_Article_
-- -- --
Appeal from a judgment of the County Court of Broome County (Smith, J.), rendered April 3, 2007, upon a verdict convicting defendant of the crimes of sodomy in the first degree, sodomy in the second degree and endangering the welfare of a child.
While being questioned about whether he had sexual contact with a minor female, the then 18-year-old victim told police that when he was less than 14 years old, he had been sexually molested by defendant. Defendant was ultimately charged in a 12-count indictment with a variety of sexual offenses against the victim. Following a jury trial, at which the defense argued that the victim's testimony was fabricated to obtain a favorable plea bargain in his own case, defendant was convicted of sodomy in the first degree, sodomy in the second degree and endangering the welfare of a child. Later, asserting that there was newly discovered evidence that the victim had falsely accused defendant and the People improperly withheld recorded statements of the victim, defendant moved to set aside the verdict pursuant to CPL 330.30. Finding that the new evidence was insufficient and there had been no violation of the People's obligations to disclose under Rosario and Brady, County Court denied the motion.
-- -- --
_Record list_
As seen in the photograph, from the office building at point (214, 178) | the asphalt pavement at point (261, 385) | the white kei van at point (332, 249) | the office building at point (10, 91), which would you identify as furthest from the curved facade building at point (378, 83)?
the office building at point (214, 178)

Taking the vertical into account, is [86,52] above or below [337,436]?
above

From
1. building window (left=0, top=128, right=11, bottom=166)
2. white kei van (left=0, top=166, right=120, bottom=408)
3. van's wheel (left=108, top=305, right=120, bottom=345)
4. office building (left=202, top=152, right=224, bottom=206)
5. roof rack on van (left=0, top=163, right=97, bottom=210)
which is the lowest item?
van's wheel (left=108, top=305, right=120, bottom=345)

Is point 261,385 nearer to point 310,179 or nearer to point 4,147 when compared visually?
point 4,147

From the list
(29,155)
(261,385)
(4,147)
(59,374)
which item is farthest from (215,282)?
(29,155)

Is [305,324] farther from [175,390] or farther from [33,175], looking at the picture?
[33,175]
-- -- --
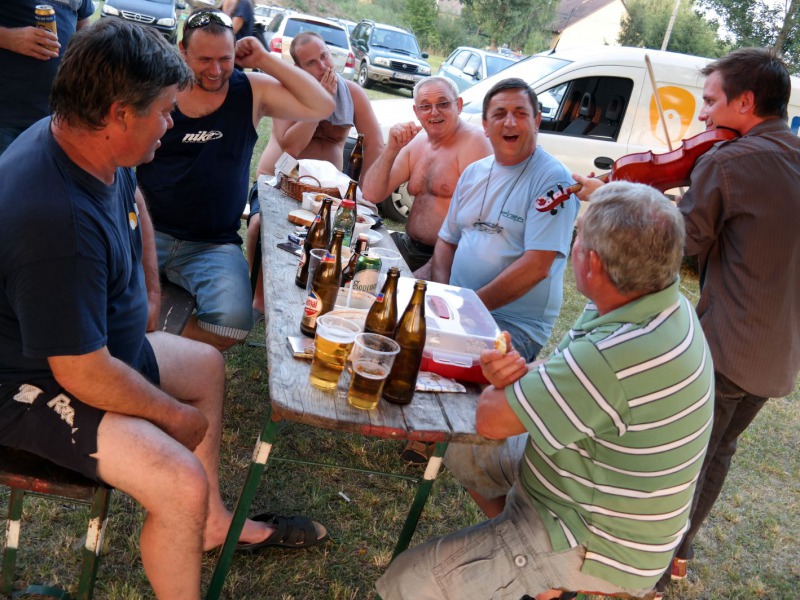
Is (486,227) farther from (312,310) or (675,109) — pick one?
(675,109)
-- -- --
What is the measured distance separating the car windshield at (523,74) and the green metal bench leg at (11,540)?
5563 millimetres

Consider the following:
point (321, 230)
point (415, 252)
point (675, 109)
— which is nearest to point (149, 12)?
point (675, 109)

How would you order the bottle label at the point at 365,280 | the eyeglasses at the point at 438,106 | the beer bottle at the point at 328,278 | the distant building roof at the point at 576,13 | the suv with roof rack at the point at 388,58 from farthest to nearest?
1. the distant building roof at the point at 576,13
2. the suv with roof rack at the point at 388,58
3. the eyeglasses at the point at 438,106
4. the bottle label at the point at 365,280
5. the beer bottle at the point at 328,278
-- -- --
Using the appeal text above, explain in one to three sentences why County Court denied defendant's motion to set aside the verdict.

_Response below_
County Court denied the motion because it found the new evidence insufficient. It also found that the People had not violated their obligations to disclose under Rosario and Brady.